When I read about the voting for the Iraqi draft constitution going the ‘Yes’ way, and the Americans praising the Iraqis, including and especially the Sunnis, for coming to their senses in voting for it - that even the Sunnis are now tired of war, wanted peace and democratic process - I thought notwithstanding all that, it was sure strange that the Sunnis would vote for something that would disadvantage them. Ahhh well, who was I to know an Iraqi mind.
Then the TV and news online started to come out with some naughty stuff going on. For a start, I saw with my own eyes on Aussie TV an Iraqi (obviously either a Shiite or Kurd) happily voting 'Yes' right in front of the TV crew in a polling station, but several times because he held a thick sheaf of ballot papers. He was blissfully ticking the 'Yes' box, ballot paper after ballot paper.

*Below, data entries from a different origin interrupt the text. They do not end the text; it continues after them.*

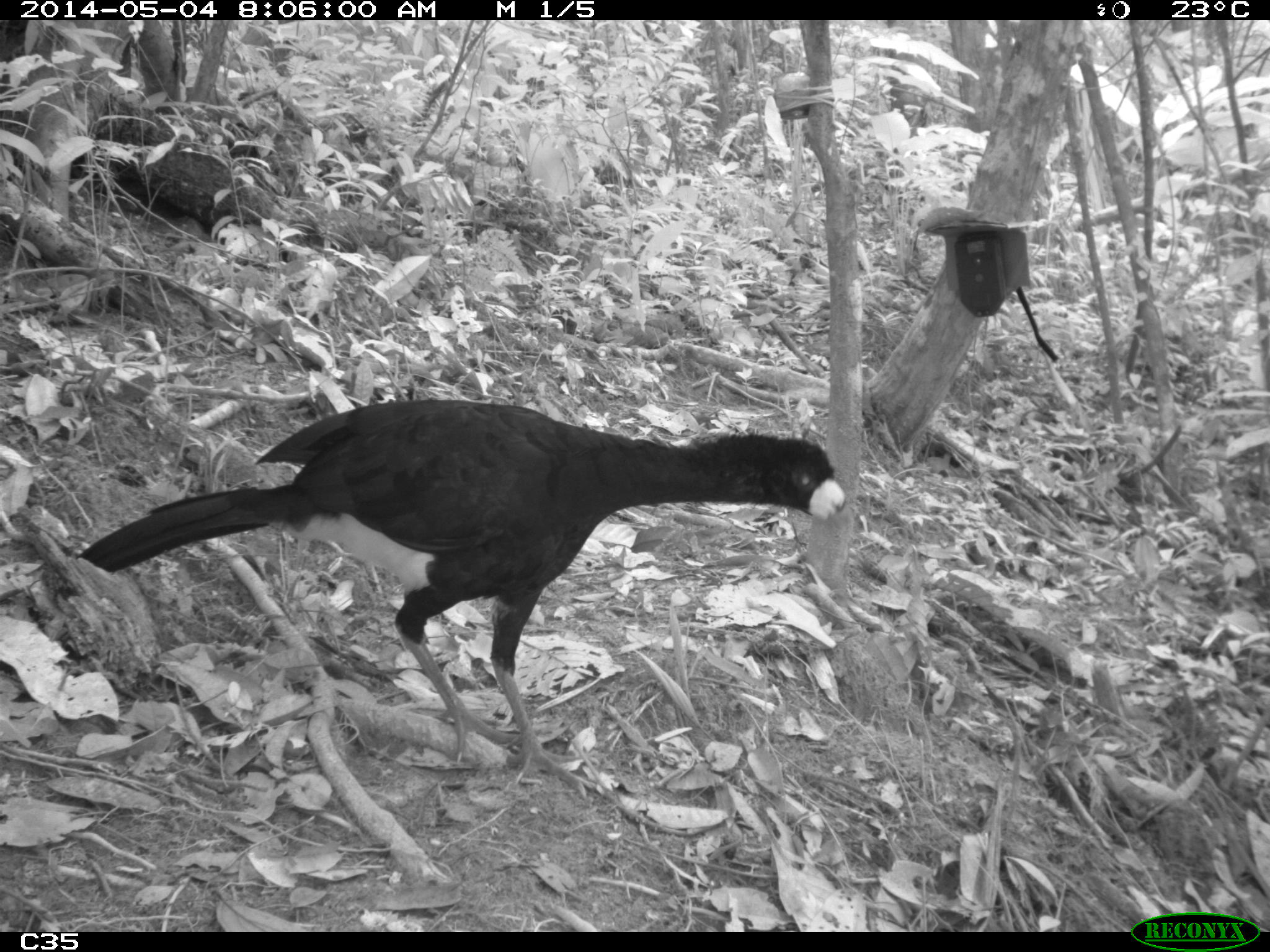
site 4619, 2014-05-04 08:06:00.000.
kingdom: Animalia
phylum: Chordata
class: Aves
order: Galliformes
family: Cracidae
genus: Crax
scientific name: Crax alector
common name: black curassow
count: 2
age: adult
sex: female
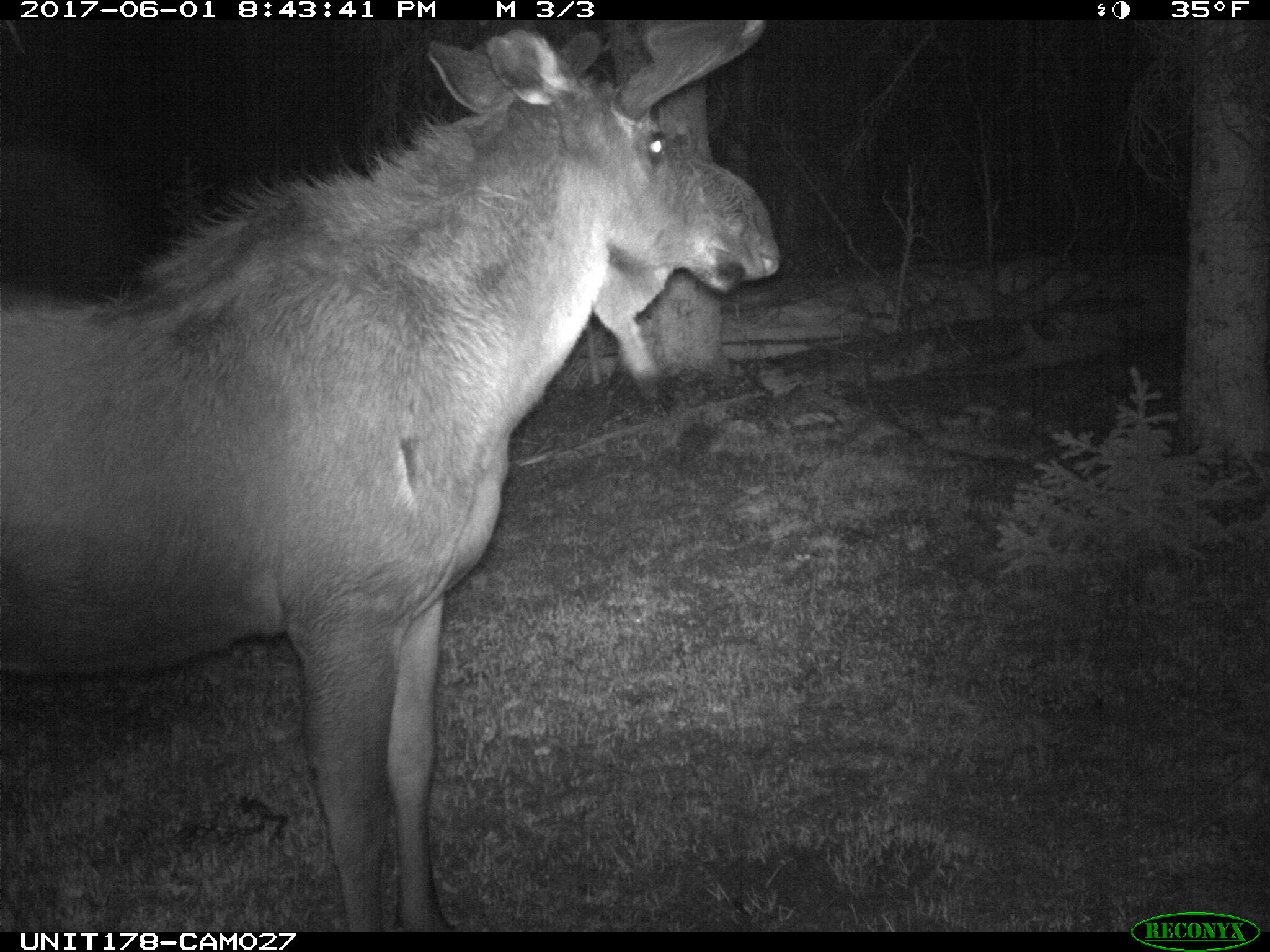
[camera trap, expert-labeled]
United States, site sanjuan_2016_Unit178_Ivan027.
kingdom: Animalia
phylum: Chordata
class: Mammalia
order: Artiodactyla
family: Cervidae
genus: Alces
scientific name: Alces alces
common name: moose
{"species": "Alces alces (moose)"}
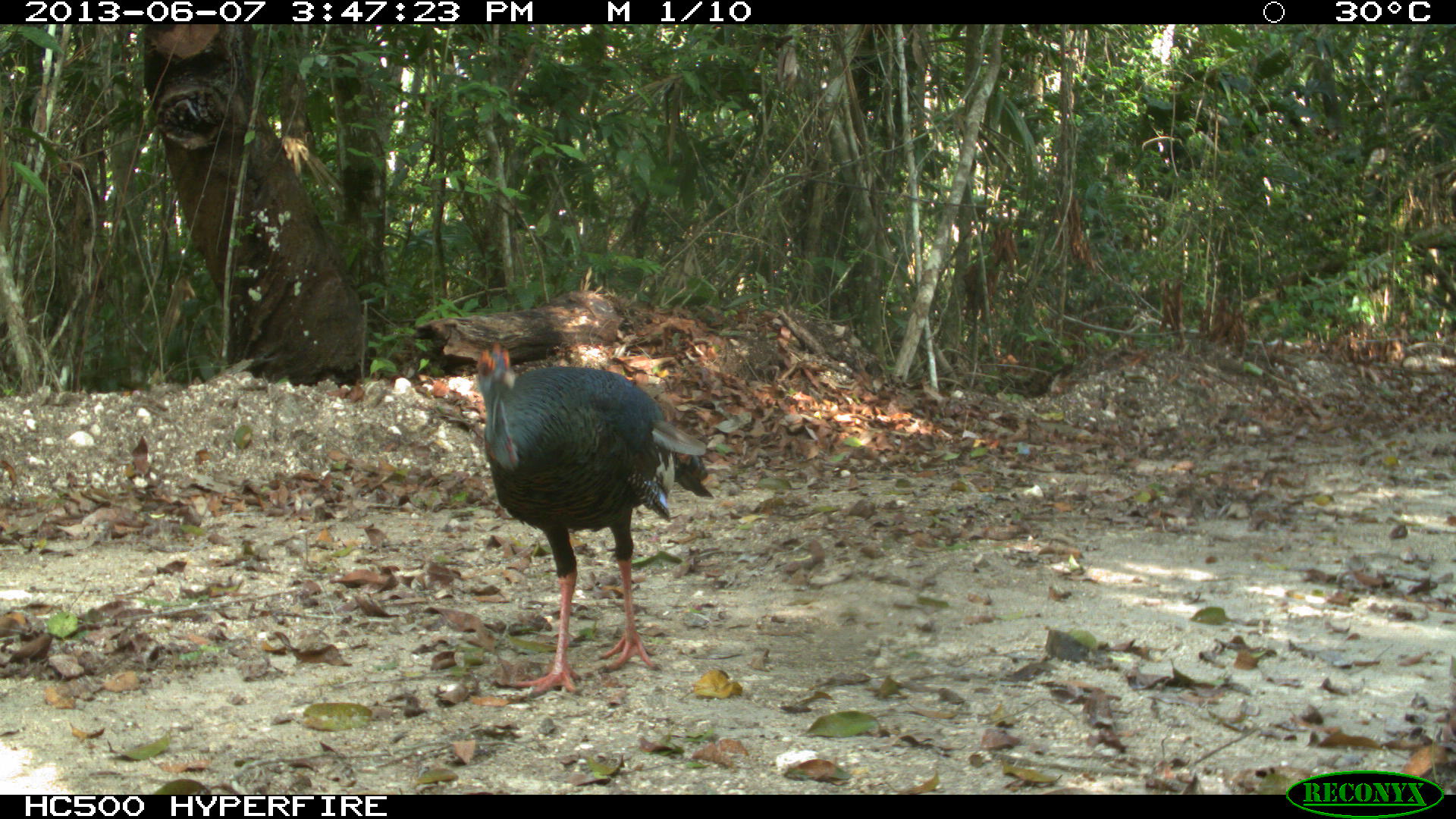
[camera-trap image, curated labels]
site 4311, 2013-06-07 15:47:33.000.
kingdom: Animalia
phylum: Chordata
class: Aves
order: Galliformes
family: Phasianidae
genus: Meleagris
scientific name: Meleagris ocellata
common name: ocellated turkey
Meleagris ocellata (ocellated turkey), count 1, sex male.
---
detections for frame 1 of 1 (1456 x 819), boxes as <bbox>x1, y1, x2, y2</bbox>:
meleagris ocellata: <bbox>470, 338, 715, 702</bbox>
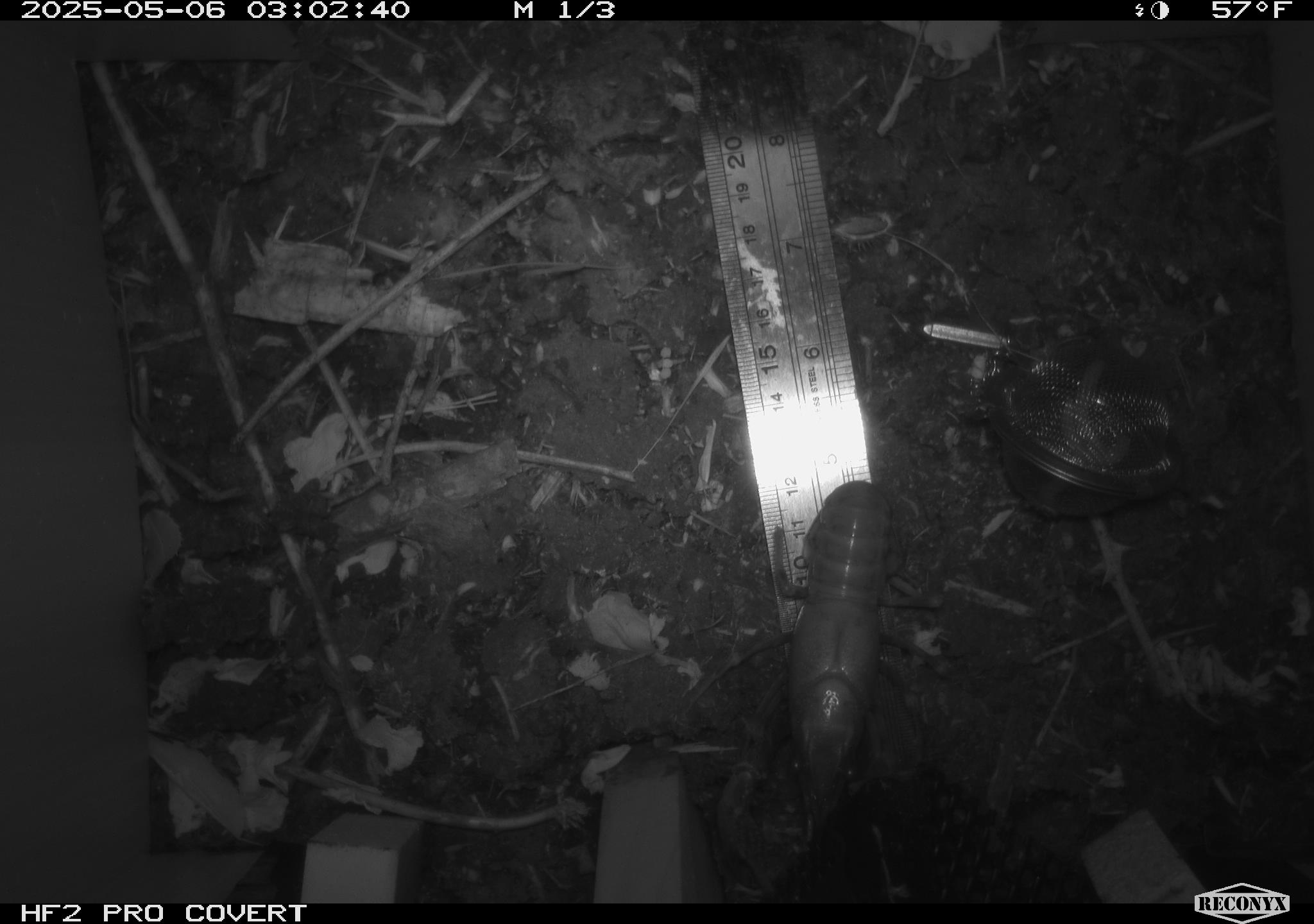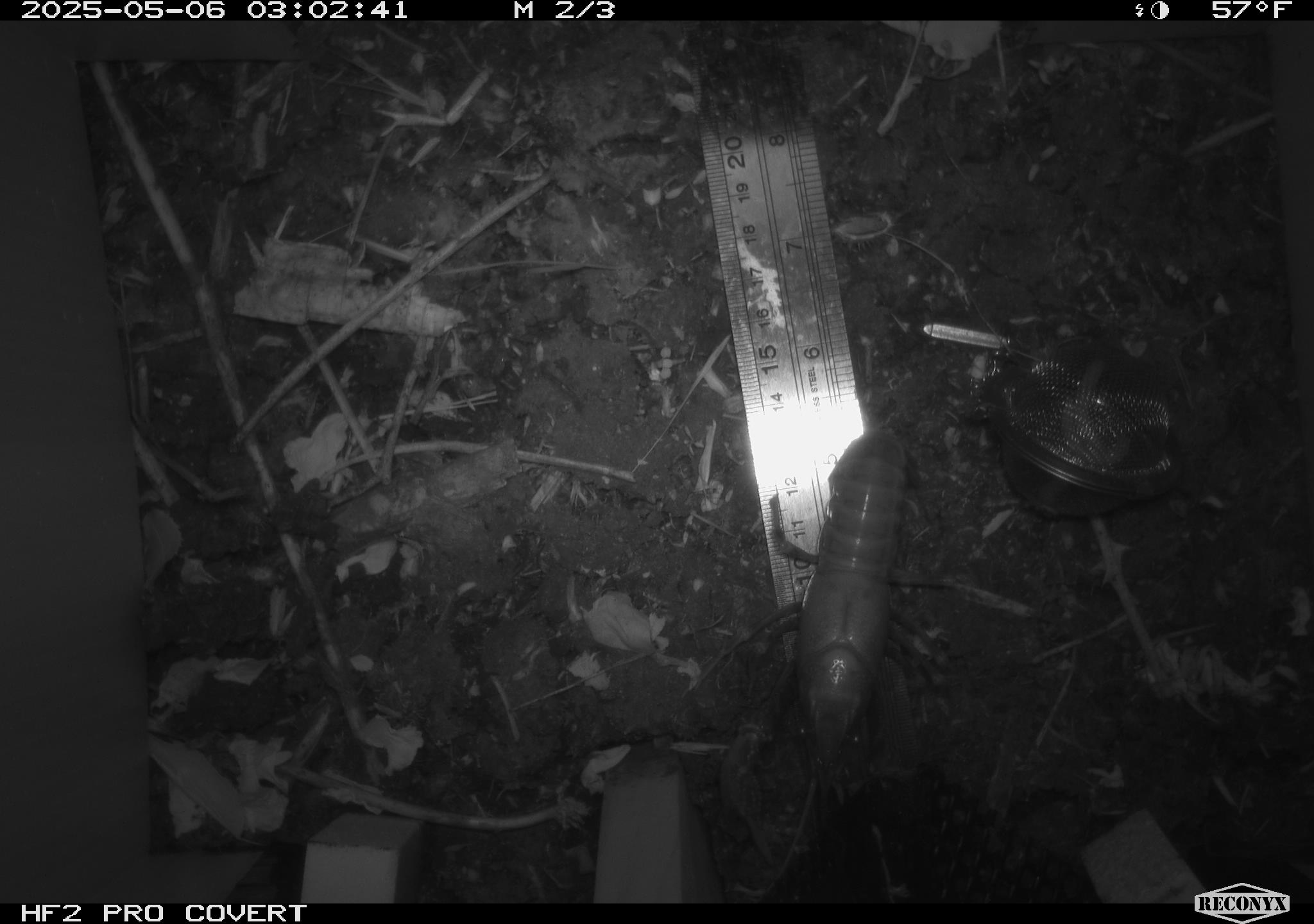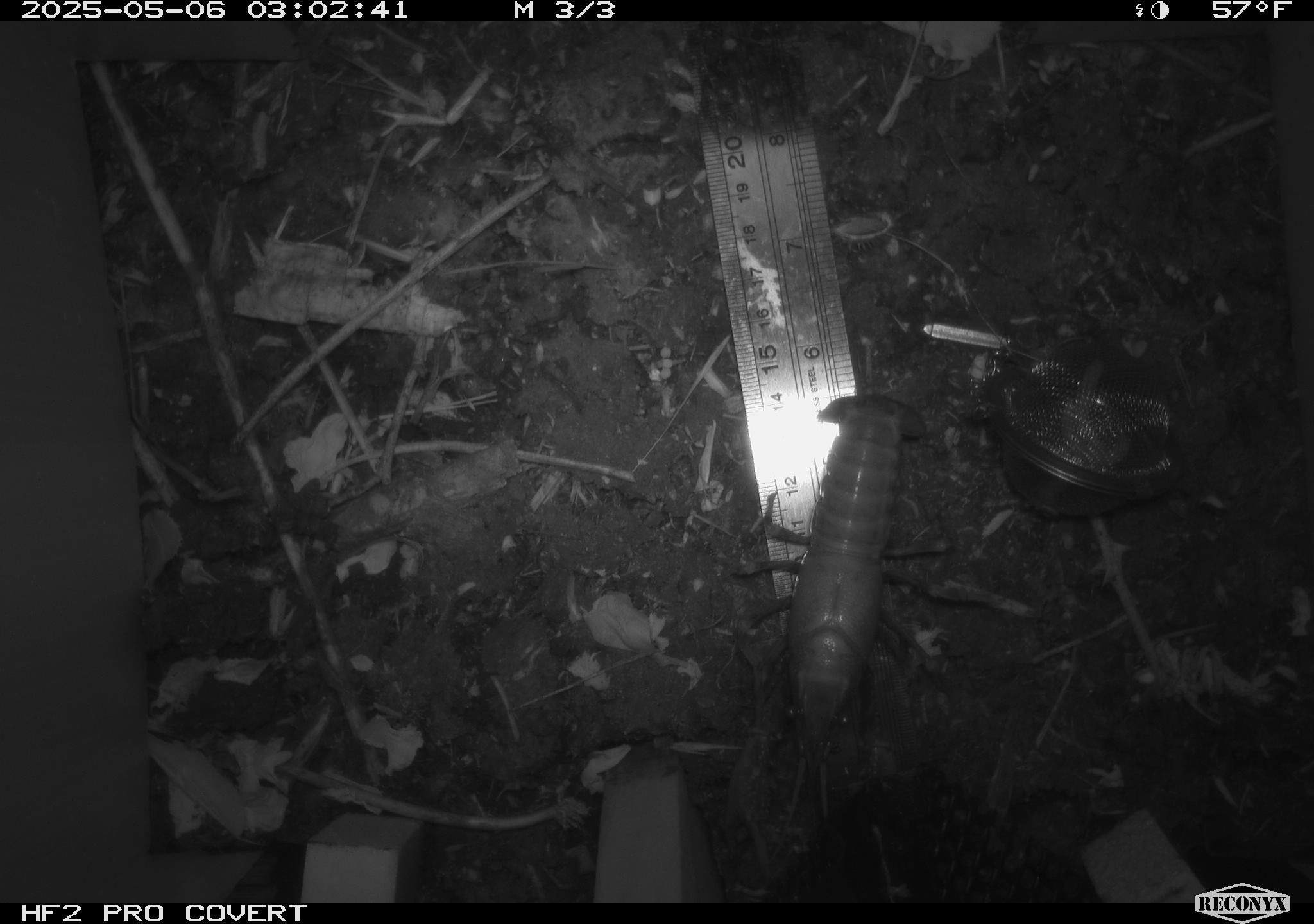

So it shouldn't be strange that the ‘Yes’ votes were not just high but way too high. In one region it was so high that the total ‘Yes’ votes have been MORE than the number of registered voters.
Additionally, there have been accusations that the Shiite/Kurd police and soldiers took ballot boxes away from the staunch ‘No’ districts.
Oh la la - nothing like a jolly double-pronged attack.
No one was arguing about hugh ‘Yes’ votes in Kurdish or Shiite areas but the unusually high affirmative votes in ‘mixed’ areas have led to accusations of vote rigging.
The main electoral battlegrounds are provinces with mixed populations, two of which went strongly and very strangely ’Yes’, which are just not statistically possible. In these two areas, the accusations of fraud have been most strident.
The Iraqi Independent Electoral Commission has suspended any announcement of results because they too reckoned figures obtained in several governorates are too dodgy and require re-examination, comparison and verification. The results are suspiciously high compared with international averages for elections of this kind.
I am not entirely surprised as the constitution has been driven very keenly by the Americans, who unfortunately made the unmitigated mistake of marginalising 20% of the population in the post-Saddam political process. The 20% Sunnis are currently the ones sympathetic to and also providing the mainstay of the local insurgency.
But with the heavy hands of the American overlord, I expect the election results, regardless of charges of fraud and rigging, will carry through. The American exit strategy pivots around the approval of Iraq's draft constitution.